• [Text provided]:
========================
SAN FRANCISCO — Only 15 minutes after becoming chairman of Yahoo Inc., Roy Bostock was startled by his first order of business: how to deal with Microsoft Corp.'s $44.6-billion buyout offer.
The 67-year-old Madison Avenue veteran, chosen for his marketing expertise, had barely replaced Terry Semel the evening of Jan. 31 when Microsoft made its unsolicited bid.
Bostock took the news with aplomb, according to a person familiar with the events. He graciously accepted welcome-to-the-job jokes from his fellow board members, then he got to work.
"It was a helluva first day," said another person close to the board.
With Microsoft's takeover attempt, the years of botched opportunities and strategic indecision at Yahoo suddenly landed on Bostock's shoulders.
The Sunnyvale, Calif., Internet company is under pressure from shareholders to reverse slowing growth and boost a stock that until the Redmond, Wash.-based technology giant swooped in had drifted to a four-year low.
Now Yahoo's board must make a choice that will undoubtedly shape the future of advertising.
The man leading deliberations has influenced advertising's past: One of the highlights of his four decades in the field was introducing America to a mouthwash called Scope.
But Bostock, who through a Yahoo spokeswoman declined to be interviewed, is more than a marketer. People who know him well say his expertise in handling a wide variety of crisis situations -- the rape scandal at his alma mater Duke University, turbulent labor relations at Northwest Airlines and the sub-prime mortgage mess at Morgan Stanley -- make him the right choice to guide Yahoo through its decision.
"I don't think there is anyone calmer, more intelligent and more level-headed than Roy," said Linda Kaplan Thaler, chief executive of Kaplan Thaler Group, an ad agency.
He will need to tap that reservoir of patience and intellect, said Skip Battle, the former chairman of PeopleSoft Inc. The software maker grappled with Oracle Corp.'s hostile takeover for 18 months before succumbing in December 2004.
Battle recalled the stress of trying to forge a consensus about the best interests of shareholders in the glare of the public spotlight. As with PeopleSoft, Yahoo directors must consider complex strategic and legal issues, including whether the acquisition would clear regulatory hurdles.
========================
• [Tasks for this exercise]:
1. Repeat the portion of the Yahoo article between "Bostock took the" and "mouthwash called Scope.", inclusive, without any change.
2. Summarize the Yahoo article in two sentences.
The data presented next come from a separate source.

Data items
========================
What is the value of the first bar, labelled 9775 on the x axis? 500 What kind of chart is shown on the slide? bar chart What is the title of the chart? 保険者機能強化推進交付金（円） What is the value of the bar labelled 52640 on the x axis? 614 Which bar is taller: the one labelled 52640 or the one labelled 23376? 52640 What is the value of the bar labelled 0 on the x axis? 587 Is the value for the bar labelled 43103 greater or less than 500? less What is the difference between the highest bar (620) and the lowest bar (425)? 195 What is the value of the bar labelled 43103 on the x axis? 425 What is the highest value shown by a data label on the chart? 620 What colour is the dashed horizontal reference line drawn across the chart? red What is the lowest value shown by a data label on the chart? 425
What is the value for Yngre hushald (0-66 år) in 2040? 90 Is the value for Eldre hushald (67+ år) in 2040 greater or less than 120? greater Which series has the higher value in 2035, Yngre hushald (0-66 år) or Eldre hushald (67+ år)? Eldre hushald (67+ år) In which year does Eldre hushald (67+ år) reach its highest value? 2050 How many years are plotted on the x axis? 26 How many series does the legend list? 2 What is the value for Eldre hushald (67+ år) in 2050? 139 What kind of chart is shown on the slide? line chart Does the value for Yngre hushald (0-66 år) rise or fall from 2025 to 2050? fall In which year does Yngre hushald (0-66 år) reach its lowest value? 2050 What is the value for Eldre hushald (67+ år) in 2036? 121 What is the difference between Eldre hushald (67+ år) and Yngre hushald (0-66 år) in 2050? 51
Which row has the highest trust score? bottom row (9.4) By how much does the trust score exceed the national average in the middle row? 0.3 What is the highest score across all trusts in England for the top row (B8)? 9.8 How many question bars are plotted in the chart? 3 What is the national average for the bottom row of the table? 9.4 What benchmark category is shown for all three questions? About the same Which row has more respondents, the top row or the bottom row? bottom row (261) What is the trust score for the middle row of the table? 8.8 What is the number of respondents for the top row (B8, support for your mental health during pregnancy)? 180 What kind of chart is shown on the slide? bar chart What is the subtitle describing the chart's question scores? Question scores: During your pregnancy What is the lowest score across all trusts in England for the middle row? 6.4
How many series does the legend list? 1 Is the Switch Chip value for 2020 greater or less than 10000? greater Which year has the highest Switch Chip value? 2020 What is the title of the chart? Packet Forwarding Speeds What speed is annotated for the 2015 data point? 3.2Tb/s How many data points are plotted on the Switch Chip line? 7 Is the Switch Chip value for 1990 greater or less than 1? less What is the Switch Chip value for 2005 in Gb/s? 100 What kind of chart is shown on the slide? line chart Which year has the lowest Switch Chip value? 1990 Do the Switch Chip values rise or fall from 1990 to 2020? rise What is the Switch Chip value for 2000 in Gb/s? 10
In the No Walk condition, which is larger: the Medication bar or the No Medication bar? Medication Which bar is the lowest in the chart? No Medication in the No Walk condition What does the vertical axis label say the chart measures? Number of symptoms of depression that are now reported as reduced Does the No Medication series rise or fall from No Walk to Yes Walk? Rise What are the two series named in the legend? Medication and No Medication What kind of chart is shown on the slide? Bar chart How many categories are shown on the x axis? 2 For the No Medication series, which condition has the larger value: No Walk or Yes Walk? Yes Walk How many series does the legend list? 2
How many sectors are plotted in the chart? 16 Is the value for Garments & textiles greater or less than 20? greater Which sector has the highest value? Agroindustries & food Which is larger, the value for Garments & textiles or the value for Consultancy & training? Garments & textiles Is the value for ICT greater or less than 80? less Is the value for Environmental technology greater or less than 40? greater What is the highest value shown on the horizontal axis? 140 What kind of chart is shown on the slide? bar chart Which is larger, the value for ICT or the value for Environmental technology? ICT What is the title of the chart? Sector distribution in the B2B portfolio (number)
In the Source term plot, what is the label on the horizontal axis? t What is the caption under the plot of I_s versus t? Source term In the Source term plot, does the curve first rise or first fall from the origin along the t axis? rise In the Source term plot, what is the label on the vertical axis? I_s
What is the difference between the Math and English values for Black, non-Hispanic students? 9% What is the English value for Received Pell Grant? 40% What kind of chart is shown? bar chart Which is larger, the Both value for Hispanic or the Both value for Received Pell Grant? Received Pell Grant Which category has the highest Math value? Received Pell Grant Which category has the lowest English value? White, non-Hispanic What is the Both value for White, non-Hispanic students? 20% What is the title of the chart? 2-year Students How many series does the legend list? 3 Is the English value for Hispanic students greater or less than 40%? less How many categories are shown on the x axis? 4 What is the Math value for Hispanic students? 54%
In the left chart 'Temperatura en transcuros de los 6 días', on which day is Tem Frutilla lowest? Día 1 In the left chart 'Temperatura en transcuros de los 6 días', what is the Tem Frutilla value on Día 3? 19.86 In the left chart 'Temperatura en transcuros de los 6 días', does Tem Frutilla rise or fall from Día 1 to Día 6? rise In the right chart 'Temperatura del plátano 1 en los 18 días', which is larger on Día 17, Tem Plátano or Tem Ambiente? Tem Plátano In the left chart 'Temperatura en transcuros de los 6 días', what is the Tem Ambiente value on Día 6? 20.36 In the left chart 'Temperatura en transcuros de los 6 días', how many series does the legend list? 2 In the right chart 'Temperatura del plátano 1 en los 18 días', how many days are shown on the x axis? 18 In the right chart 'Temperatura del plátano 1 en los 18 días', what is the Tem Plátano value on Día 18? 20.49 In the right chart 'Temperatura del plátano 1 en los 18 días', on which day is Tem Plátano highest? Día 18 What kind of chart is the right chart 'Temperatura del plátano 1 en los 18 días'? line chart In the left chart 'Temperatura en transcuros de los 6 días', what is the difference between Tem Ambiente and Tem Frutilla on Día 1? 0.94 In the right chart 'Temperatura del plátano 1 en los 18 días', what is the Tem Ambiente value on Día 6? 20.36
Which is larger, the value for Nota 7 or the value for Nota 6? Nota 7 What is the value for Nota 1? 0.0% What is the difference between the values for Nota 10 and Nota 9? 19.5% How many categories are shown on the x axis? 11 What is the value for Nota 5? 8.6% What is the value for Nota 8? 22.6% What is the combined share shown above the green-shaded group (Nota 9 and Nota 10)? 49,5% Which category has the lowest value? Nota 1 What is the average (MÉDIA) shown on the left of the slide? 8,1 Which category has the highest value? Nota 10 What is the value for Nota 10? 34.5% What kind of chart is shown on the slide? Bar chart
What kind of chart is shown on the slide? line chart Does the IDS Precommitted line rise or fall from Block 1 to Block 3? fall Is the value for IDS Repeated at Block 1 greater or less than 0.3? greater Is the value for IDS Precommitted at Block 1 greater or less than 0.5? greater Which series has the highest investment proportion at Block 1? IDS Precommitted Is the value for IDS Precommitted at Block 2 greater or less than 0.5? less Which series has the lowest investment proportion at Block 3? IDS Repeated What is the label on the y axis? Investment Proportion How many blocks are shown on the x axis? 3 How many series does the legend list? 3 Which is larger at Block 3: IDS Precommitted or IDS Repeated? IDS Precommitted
========================
• [Solutions in order]:
1.
Bostock took the news with aplomb, according to a person familiar with the events. He graciously accepted welcome-to-the-job jokes from his fellow board members, then he got to work.
"It was a helluva first day," said another person close to the board.
With Microsoft's takeover attempt, the years of botched opportunities and strategic indecision at Yahoo suddenly landed on Bostock's shoulders.
The Sunnyvale, Calif., Internet company is under pressure from shareholders to reverse slowing growth and boost a stock that until the Redmond, Wash.-based technology giant swooped in had drifted to a four-year low.
Now Yahoo's board must make a choice that will undoubtedly shape the future of advertising.
The man leading deliberations has influenced advertising's past: One of the highlights of his four decades in the field was introducing America to a mouthwash called Scope.

2. Roy Bostock became Yahoo's chairman on Jan. 31 and within 15 minutes faced Microsoft's unsolicited $44.6-billion buyout offer, a choice the board must make while shareholders press the company over slowing growth and a stock that had drifted to a four-year low. People who know Bostock say his calm and his experience handling crises make him the right choice to guide the decision, and a former PeopleSoft chairman notes that the directors must weigh complex strategic and legal issues, including regulatory hurdles.